## TEXTE DE LA PAGE
+++
Au
lendemain de l'armistice de juin 1940, nombreux de nos compatriotes
refusent la défaite et l'humiliation. Dès octobre 1940,
Louis Renard, avoué à Poitiers, fonde le journal
clandestin "Le Libre Poitou", mais c'est à partir de 1942 que
la Résistance s'organise avec la constitution de nombreux
réseaux dans notre département.
En septembre 1942, Lise de Baissac,
des services secrets britanniques, est envoyée par Londres
avec mission d'organiser un réseau autour de Poitiers et
principalement de rechercher des volontaires pour recevoir des
parachutages d'armes en vue d'un éventuel débarquement
allié. C'est ainsi que se créa autour de M. Gateau,
commissaire priseur à Poitiers, son épouse, M. Brault
et quelques autres, le réseau "Artist".
On écoute
la BBC : "Les Français parlent aux
Français".
M. Brault était
propriétaire de la ferme de Clouachard sur notre commune, avec
Maurice Gendron pour fermier. L'endroit entouré d'arbres
s'avéra propice pour un premier parachutage de 4 containers
comprenant armes, tabac, plastic... qui eut lieu dans la nuit du 13
au 14 février 1943. Il fut reçu par une équipe
composée de Lise de Baissac et MM. Gateau, Brault et Gendron.
+++
## DONNÉES
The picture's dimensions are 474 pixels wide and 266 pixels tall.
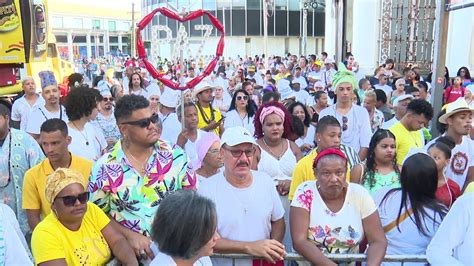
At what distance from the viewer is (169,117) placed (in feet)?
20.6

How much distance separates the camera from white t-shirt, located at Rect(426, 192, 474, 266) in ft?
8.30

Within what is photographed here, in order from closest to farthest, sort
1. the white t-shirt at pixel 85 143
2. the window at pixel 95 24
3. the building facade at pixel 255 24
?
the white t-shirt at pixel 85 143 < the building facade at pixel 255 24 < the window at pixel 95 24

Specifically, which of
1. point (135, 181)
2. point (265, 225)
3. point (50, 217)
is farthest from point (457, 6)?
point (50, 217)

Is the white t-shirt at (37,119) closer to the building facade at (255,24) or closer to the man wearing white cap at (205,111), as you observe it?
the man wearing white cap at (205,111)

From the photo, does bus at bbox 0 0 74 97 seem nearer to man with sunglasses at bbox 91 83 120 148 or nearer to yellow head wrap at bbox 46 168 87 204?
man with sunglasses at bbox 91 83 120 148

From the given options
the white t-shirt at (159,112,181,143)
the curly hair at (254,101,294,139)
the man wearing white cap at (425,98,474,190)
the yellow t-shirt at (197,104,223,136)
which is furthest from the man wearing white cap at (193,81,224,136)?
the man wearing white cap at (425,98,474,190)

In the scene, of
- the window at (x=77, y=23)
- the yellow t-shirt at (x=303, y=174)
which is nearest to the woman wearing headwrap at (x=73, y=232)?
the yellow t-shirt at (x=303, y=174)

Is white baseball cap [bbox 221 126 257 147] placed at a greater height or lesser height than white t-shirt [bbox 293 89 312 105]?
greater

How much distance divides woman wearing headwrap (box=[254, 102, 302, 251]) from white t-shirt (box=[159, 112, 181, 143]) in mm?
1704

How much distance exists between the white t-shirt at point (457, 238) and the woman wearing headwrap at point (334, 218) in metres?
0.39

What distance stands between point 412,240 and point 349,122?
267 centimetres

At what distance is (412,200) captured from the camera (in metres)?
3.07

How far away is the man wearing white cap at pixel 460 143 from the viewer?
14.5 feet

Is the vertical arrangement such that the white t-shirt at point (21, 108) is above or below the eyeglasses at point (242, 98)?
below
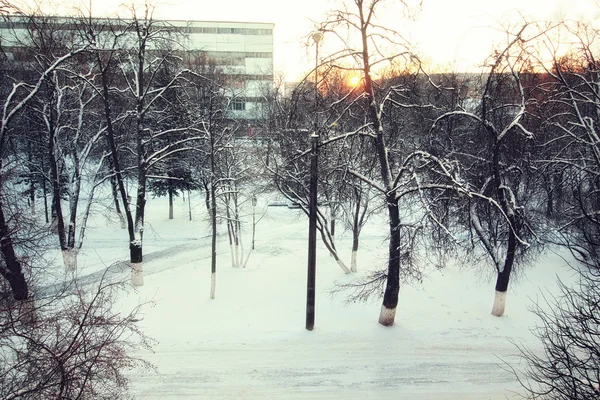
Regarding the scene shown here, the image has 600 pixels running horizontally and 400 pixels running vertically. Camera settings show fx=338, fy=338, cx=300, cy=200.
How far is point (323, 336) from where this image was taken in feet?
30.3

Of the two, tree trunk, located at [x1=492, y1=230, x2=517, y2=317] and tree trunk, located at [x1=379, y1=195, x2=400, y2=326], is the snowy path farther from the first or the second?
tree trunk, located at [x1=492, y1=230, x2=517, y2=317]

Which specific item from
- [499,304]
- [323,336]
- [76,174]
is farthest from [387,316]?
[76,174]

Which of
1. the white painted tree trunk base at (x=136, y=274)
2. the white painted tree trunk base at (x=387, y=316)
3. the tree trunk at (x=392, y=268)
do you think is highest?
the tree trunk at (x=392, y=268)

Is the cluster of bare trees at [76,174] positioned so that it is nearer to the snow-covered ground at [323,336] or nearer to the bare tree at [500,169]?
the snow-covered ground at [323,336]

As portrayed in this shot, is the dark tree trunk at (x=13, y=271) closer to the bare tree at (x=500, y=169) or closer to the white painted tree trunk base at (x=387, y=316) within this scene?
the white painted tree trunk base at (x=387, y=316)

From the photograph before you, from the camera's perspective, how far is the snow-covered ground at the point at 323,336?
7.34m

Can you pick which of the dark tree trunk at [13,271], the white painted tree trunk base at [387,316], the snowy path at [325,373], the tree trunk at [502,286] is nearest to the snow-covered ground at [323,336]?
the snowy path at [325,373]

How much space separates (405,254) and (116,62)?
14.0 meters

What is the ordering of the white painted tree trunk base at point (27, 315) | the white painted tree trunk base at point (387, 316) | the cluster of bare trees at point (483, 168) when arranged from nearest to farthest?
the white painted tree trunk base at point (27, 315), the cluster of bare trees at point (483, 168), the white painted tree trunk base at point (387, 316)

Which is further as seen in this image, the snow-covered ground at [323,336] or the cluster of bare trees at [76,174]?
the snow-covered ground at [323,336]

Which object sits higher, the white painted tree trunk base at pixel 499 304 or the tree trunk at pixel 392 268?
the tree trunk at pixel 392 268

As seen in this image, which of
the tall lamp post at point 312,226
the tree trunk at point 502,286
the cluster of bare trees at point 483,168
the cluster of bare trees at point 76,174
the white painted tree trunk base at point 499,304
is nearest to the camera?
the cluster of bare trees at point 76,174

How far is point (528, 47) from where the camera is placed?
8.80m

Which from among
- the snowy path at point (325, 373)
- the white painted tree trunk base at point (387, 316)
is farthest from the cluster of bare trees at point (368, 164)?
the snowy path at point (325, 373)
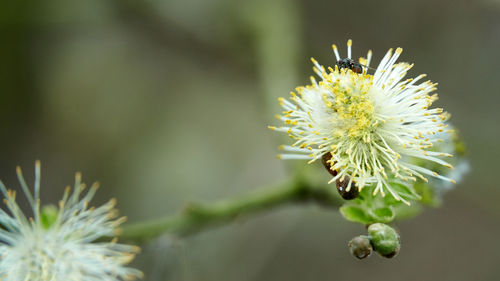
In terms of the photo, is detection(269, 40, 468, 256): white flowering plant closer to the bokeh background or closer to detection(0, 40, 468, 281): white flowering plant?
+++
## TRAVAIL DEMANDÉ
- a) Recopiez fidèlement le passage du texte de la page depuis « M. Brault était » jusqu'à « Brault et Gendron. » inclus.
- b) Les affirmations ci-après concordent-elles avec le texte de la page ? Répondez à chacune par oui ou par non, en citant textuellement les mots décisifs : (i) Le premier parachutage reçu à la ferme de Clouachard comprenait quatre containers. (ii) Lise de Baissac fut envoyée par Londres en octobre 1940. (iii) M. Brault était le fermier de la ferme de Clouachard.
Les enregistrements constituent un matériau distinct du texte de la page.

## RÉPONSES ATTENDUES
- a)
M. Brault était
propriétaire de la ferme de Clouachard sur notre commune, avec
Maurice Gendron pour fermier. L'endroit entouré d'arbres
s'avéra propice pour un premier parachutage de 4 containers
comprenant armes, tabac, plastic... qui eut lieu dans la nuit du 13
au 14 février 1943. Il fut reçu par une équipe
composée de Lise de Baissac et MM. Gateau, Brault et Gendron.

- b)
(i) Oui : « un premier parachutage de 4 containers ».
(ii) Non : « En septembre 1942, Lise de Baissac, des services secrets britanniques, est envoyée par Londres ».
(iii) Non : « M. Brault était propriétaire de la ferme de Clouachard sur notre commune, avec Maurice Gendron pour fermier ».